In sommige gevallen is mijn publiek ook voorbereid, bijvoorbeeld als het gaat om secundaire – of hogescholen. Dan is er aan mijn verhaal een opdracht gekoppeld, die meetelt voor een studieonderdeel ‘praktijk’ en iemand punten kan opbrengen of kosten. In dat geval worden er zoveel mogelijk vragen afgevuurd, wat ik helemaal niet zo erg vind, want meestal zijn het vrij open vragen. Een publiek dat absoluut geen vragen stelt, en half duttend wacht op het einde van mijn verhaal, vind ik het minst motiverend. Gelukkig komt dat zelden voor.
Thema’s waarover ik het heb zijn de weg naar en na mijn autismediagnose, hoe ik opgroeide, hoe de overgangen in mijn leven tot nu toe verliepen, hoe mijn schooltijd verliep, welke mijn dagelijkse uitdagingen op dit moment zijn, hoe communicatie verloopt, welke speciale interesses en talenten ik heb en wat ik ermee doe, hoe ik de overgang van school naar werk heb ervaren, enkele misvattingen en stigma’s over autisme die ik heb ervaren, de ondersteuning die ik krijg en hoe ik die heb gevonden, de relaties met mensen om mij heen, en mijn ervaren met de autismegemeenschap. Aansluitend deel ik enkele tips wat mij zou kunnen helpen vanuit mijn autismebeleving om mij beter te begeleiden als hulpverlener, om beter met mij te communiceren en om te gaan als medemens en wat mij gelukkiger zou kunnen maken.
Waar ik het uitdrukkelijk niet over heb, daar heb ik vaak meer over nagedacht dan wat ik wel vertel. Het komt heel zelden voor dat ik op een vraag die gesteld wordt niet antwoord, maar het kan gebeuren. Ik ga bijvoorbeeld geen persoonlijke of intieme details vertellen uit mijn leven. Ik probeer ook te vermijden dat anderen in een slecht daglicht staan in mijn verhalen, zoals specifieke personen of voorzieningen zonder dat dit noodzakelijk is voor mijn verhaal. Daarnaast probeer ik voorbeelden die kunnen leiden tot stereotypen over autisme te vermijden of voorbeelden die de diversiteit binnen de autismegemeenschap niet erkennen. Ik waag me evenmin aan medische of therapeutische adviezen omdat ik geen medisch of gecertificeerd professional ben. Ook extreme negatieve of extreem positieve ervaringen probeer ik te vermijden, ik probeer steeds evenwicht en genuanceerd te zijn. Ik hou bijvoorbeeld altijd in het achterhoofd dat ik een persoonlijk verhaal vertel maar dat ik functioneer binnen een autismespectrum, en er veel autistische mensen zijn die andere vaardigheden en kennis hebben. En om af te ronden, niet in het minst, vertel ik geen anecdotes of elementen van mijn leven die nog te vers zijn en die me te emotioneel of te kwetsbaar kunnen doen overkomen.

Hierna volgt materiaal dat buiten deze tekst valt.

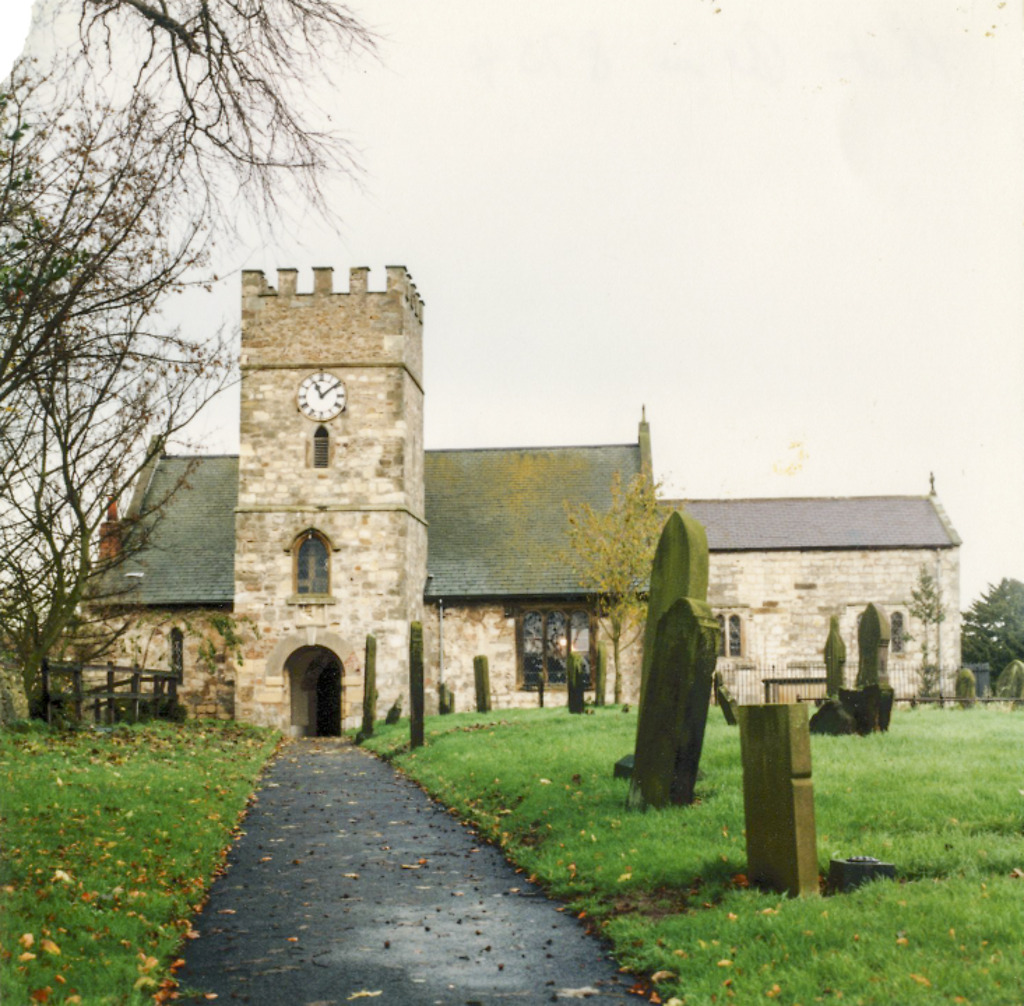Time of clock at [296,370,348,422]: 11:08
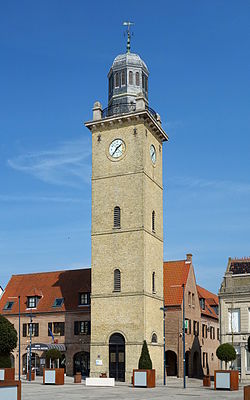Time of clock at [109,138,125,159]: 1:36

Ik besef dat dit antwoord, net als mijn verhaal, heel sterk afhangt van de context, van het publiek waarvoor je spreekt, van hoe je je op dat moment voelt, en vooral van wat de verwachtingen zijn van de mensen voor wie je spreekt. Het is uiteindelijk toch vooral de bedoeling dat je kan inspelen op waar ze graag iets over zouden willen horen, om als het even kan tot een dialoog te komen, tijdens of nadat je je verhaal hebt gebracht. Je zou zelfs kunnen zeggen dat je alles deelt wat een dialoog zou kunnen bevorderen en alles wat dit beperkt of afremt beter niet deelt. Als dat een vraag was op je antwoord.